Chris Monroe, a physicist at U Maryland founded a startup company ionQ to develop his computer using five ytterbium ions balanced in a magnetic field and manipulated by lasers. IBM's computer uses 5 loops of superconducting wire controlled by microwaves. That one can be accessed online like the time-share computers of pre-Internet days. That was necessary for Monroe’s team to design and run the experiment.

These are not supercomputers. In fact they are far less powerful than the original Tandy Color Computer and more akin to the early pre-microprocessor computers, less than the computing power of a digital watch, but still they are the first step and it’s important to recall how slow the original computers used in WWII, machines which weighed tons, actually were.

What is a quantum computer

It is very difficult to explain what a quantum computer is to anyone who doesn’t already understand quantum mechanics, but essentially they differ from the common digital computer because they don’t rely on two states. Digital computers use two position logic, on-off, yes-no, etc.
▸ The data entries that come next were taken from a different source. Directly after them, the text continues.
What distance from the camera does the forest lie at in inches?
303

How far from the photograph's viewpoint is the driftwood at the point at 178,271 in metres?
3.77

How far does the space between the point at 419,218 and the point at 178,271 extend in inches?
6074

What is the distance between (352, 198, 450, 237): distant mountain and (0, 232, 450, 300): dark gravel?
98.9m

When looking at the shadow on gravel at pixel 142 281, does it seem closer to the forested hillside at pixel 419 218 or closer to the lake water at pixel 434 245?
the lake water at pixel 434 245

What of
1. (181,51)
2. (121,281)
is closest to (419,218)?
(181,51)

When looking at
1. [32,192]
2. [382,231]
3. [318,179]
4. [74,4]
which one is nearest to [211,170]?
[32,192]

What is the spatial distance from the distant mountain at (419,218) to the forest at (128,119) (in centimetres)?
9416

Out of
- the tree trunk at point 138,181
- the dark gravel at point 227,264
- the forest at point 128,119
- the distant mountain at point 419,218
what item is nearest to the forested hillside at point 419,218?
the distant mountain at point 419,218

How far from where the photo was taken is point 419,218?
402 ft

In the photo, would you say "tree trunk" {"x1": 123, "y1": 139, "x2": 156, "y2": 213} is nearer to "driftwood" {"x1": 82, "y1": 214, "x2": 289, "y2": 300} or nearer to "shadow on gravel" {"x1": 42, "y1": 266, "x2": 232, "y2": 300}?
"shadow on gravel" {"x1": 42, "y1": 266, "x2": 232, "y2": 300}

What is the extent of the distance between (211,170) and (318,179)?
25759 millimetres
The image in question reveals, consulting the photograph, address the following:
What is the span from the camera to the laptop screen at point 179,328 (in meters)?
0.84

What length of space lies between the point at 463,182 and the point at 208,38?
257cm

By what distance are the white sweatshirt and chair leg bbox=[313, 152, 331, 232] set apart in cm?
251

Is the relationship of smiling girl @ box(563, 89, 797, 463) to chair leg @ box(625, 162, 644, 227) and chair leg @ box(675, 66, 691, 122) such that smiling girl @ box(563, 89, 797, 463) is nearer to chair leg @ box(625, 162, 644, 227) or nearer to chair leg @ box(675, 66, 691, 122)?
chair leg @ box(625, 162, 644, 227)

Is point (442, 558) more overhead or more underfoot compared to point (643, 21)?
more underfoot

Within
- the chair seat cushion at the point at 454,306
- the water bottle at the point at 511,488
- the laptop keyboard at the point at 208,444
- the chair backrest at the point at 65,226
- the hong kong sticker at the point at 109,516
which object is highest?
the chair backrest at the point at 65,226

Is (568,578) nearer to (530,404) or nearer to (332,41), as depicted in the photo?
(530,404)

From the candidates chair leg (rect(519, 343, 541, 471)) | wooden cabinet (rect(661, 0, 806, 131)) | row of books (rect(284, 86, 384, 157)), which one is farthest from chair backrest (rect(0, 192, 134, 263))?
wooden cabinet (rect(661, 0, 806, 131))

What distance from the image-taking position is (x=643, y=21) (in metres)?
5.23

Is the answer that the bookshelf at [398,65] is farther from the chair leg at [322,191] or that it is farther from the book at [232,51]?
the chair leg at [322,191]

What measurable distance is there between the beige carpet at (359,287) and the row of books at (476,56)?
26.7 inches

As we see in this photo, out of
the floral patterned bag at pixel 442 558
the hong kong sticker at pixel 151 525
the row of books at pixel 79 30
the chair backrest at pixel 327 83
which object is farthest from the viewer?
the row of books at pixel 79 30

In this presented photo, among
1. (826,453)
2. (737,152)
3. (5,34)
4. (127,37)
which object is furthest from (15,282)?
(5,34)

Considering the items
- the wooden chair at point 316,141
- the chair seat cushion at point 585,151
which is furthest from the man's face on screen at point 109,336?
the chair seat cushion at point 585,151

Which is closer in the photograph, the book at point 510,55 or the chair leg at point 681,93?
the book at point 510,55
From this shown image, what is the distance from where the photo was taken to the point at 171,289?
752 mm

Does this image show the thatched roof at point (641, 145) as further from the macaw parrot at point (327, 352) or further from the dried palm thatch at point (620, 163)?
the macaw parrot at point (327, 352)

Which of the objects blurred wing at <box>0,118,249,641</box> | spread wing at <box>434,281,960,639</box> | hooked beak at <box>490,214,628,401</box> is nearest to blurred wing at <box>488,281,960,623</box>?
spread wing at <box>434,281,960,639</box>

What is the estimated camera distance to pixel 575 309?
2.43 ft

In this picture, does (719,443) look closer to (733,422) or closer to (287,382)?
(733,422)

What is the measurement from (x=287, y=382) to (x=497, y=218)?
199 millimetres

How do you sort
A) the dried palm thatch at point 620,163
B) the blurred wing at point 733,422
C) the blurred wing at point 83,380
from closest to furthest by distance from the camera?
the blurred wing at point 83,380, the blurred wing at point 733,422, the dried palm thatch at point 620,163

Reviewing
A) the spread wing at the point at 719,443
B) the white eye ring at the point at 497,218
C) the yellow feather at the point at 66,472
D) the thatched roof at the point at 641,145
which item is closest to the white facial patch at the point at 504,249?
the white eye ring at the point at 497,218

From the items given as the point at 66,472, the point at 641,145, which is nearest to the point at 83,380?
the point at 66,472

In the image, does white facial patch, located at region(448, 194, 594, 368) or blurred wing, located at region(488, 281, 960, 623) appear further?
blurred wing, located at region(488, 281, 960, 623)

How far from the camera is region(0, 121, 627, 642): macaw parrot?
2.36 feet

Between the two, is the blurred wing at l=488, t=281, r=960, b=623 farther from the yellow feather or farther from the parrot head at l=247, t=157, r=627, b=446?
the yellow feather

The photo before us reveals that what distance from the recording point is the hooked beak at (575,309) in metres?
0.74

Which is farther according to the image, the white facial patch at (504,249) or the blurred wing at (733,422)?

Quantum computers rely on qubits, quantum bits, which have more than two states and can even exist in multiple states at once.

The foundation of quantum mechanics is that most physical phenomena at the atomic or subatomic level don’t have definite positions or states, rather they only have probabilities. That is terrible if you are balancing a checkbook, but very useful for some very complex problems where you want to calculate probabilities of multiple conditions simultaneously.

Digital computers need to do that one at a time but quantum computers may be able to deal with many multi-state problems simultaneously, producing answers in seconds which would take a supercomputer weeks or longer.

The important point to remember is that once a basic quantum computer works reliably the processor components can be doubled, tripled, and so on, with each increase in processors creating an exponential increase in calculating power.

Bottom line

Don’t expect to see one of these in Walmart next Christmas. Although the qubits themselves are pretty simple, they require extreme isolation from any environmental influence which can and does cause them to collapse into a base state. The IBM computer, using superconductive wire, must be kept at extremely low temperatures.

The ionQ computer was able to hit a 77% correct or successful run on a typical calculation while the IBM superconducting loop computer only produced the correct answer 35% of the time.

The failures are not due to the actual qubits but to the way they are connected and how many times signals must be exchanged between them - each such step is another chance for the qubits to “collapse.”

The reason even the IBM computer might be useful is because many problems tackled by quantum computers relate to probabilities and can average together results from multiple runs. The IBM machine is approximately 1000X faster than the ionQ computer.

(Note, if you are confused, cheer up, your reporter is trained in quantum physics and a friend of his helped create the science. In addition, I’ve been programming computers since 1963 and I still have trouble deciding exactly what quantum computers do.)